If you're interested, be ready to drop ~$8500. And sorry dealers: there's no RMR in it for you.
Which carries the second point: Finding an integrator that is skilled in both physical security and logical security policy is really rare. I mean, most don't even change the default password of the cameras they hang. Is that really the crowd you want consulting you on logical security policy and operation?
I've seen the HID solution before - it's very similar to what Imprivata and RSA do. From a "using the same card" standpoint, it's very convenient, but I've never seen someone use the same system for physical access control and NAC. I think that's where the next big jump in the market has to be.
Maybe we'll see more of that with the Axis solution, since writing a program to, say, manage both Imprivata and Axis would be as easy as leveraging their API calls.
As someone with a strong network security background, the idea of combining physical and network-based access control is as natural to me as putting cameras on the network.
I'm shocked to hear that its not a common occurence... Maybe its because the places where the economies of scale start to make it attractive, i.e. multi buiding campuses, are typically firms which already have seperated IT from security (or facility mgmt, risk mgnt, asset protection etc.) and therefore not keen on working together.
Effectively eliminates tailgating for anyone who needs computer access; if you're not recognized as inside the building, you can't access the network.

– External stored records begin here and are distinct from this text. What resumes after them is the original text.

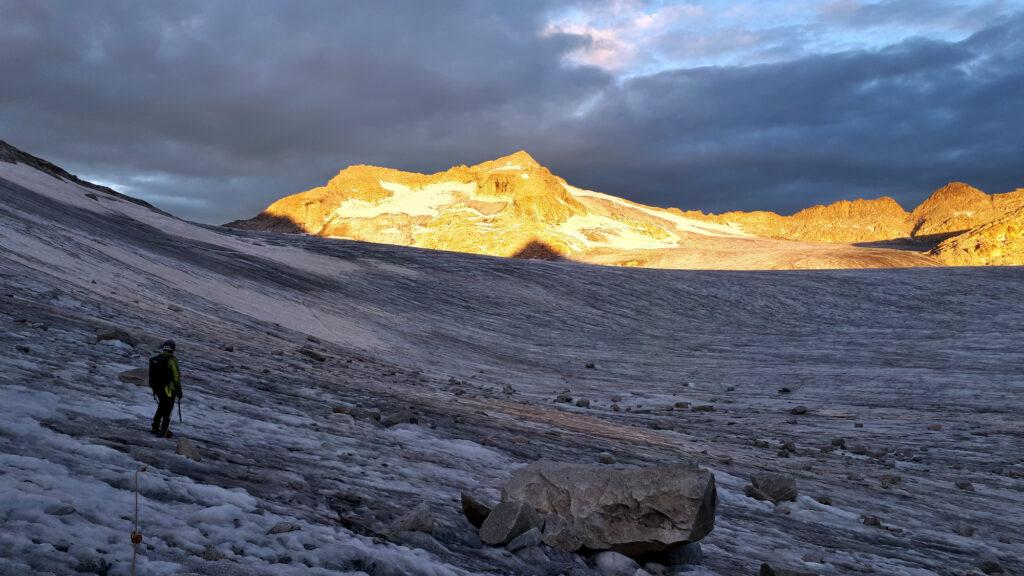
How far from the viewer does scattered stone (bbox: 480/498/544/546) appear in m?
6.82

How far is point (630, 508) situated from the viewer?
6770 mm

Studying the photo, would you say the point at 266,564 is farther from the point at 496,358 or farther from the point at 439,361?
the point at 496,358

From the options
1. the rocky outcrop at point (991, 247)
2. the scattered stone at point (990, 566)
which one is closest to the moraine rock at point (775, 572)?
the scattered stone at point (990, 566)

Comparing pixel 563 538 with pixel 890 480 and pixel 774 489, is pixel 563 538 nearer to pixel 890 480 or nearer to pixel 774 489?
pixel 774 489

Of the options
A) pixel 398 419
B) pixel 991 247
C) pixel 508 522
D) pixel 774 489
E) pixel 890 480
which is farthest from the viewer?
pixel 991 247

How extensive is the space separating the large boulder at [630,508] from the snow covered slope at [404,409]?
38cm

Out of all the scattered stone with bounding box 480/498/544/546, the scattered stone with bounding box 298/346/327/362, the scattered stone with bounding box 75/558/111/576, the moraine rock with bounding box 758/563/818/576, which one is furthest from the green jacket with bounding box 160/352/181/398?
the scattered stone with bounding box 298/346/327/362

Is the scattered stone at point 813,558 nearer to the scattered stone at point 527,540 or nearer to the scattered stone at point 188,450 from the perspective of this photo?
the scattered stone at point 527,540

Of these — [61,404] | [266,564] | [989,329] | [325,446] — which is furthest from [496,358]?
[989,329]

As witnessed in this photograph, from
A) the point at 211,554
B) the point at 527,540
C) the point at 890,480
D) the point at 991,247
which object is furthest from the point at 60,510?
the point at 991,247

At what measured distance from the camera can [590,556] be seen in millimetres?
6840

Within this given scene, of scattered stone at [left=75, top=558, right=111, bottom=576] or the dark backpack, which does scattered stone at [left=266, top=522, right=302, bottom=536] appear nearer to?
scattered stone at [left=75, top=558, right=111, bottom=576]

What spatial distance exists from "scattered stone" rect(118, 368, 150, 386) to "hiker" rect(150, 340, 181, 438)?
2031 mm

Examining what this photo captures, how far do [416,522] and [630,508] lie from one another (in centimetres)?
192
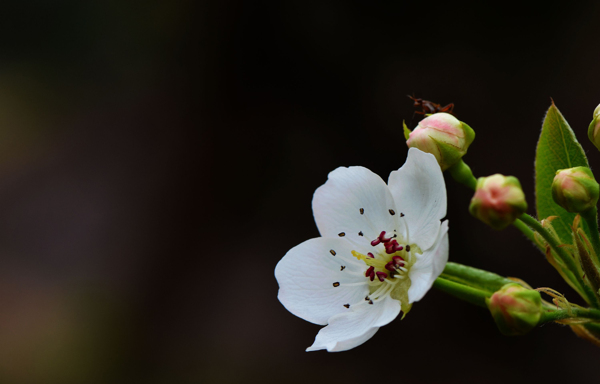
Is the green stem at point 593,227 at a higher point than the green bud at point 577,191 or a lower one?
lower

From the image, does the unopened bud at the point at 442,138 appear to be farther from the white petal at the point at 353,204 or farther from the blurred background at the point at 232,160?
the blurred background at the point at 232,160

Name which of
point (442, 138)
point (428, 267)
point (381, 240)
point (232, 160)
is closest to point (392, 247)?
point (381, 240)

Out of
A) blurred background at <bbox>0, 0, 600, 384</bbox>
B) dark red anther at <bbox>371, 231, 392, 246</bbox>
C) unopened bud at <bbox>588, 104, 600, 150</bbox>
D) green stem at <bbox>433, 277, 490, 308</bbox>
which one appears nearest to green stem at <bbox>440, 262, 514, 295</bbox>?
green stem at <bbox>433, 277, 490, 308</bbox>

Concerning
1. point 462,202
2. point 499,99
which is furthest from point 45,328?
point 499,99

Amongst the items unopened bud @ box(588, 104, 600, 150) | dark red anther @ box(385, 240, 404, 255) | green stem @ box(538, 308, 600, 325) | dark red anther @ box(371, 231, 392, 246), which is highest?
unopened bud @ box(588, 104, 600, 150)

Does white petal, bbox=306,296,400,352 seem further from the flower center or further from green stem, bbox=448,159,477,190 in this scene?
green stem, bbox=448,159,477,190

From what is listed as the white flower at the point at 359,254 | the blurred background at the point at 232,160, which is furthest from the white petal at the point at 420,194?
the blurred background at the point at 232,160
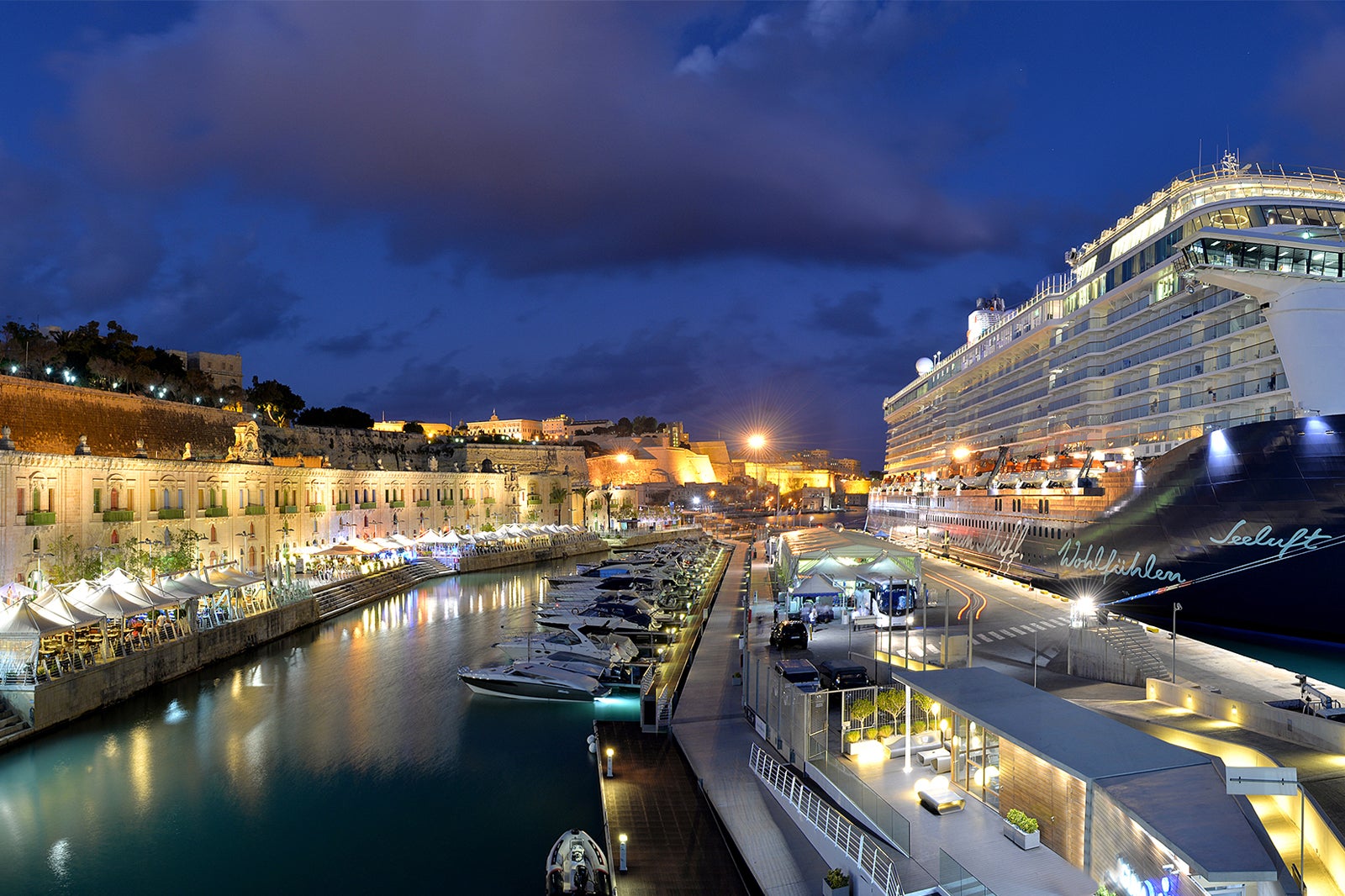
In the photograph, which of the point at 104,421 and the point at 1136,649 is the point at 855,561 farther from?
the point at 104,421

Sure does, 99% of the time, but then again 99% of tailgating is not malicious. But IMO intruders usually don't have network access to begin with, (if they do they usually like to 'work from home' and avoid the commute) and so are not deterred by such measures. Perhaps your point is that the if you reduce the tailgating dramatically then you can identify the true exceptions easier, but keep in mind there are always those people running back in just for their (coat, ipad, phone etc.) so its unlikely to get the point where employees are notifying security when it occurs. Moreover it requires credentialed egress be implemented which is even harder to enforce and more inconvenient and more likely to get push-back from other stakeholders.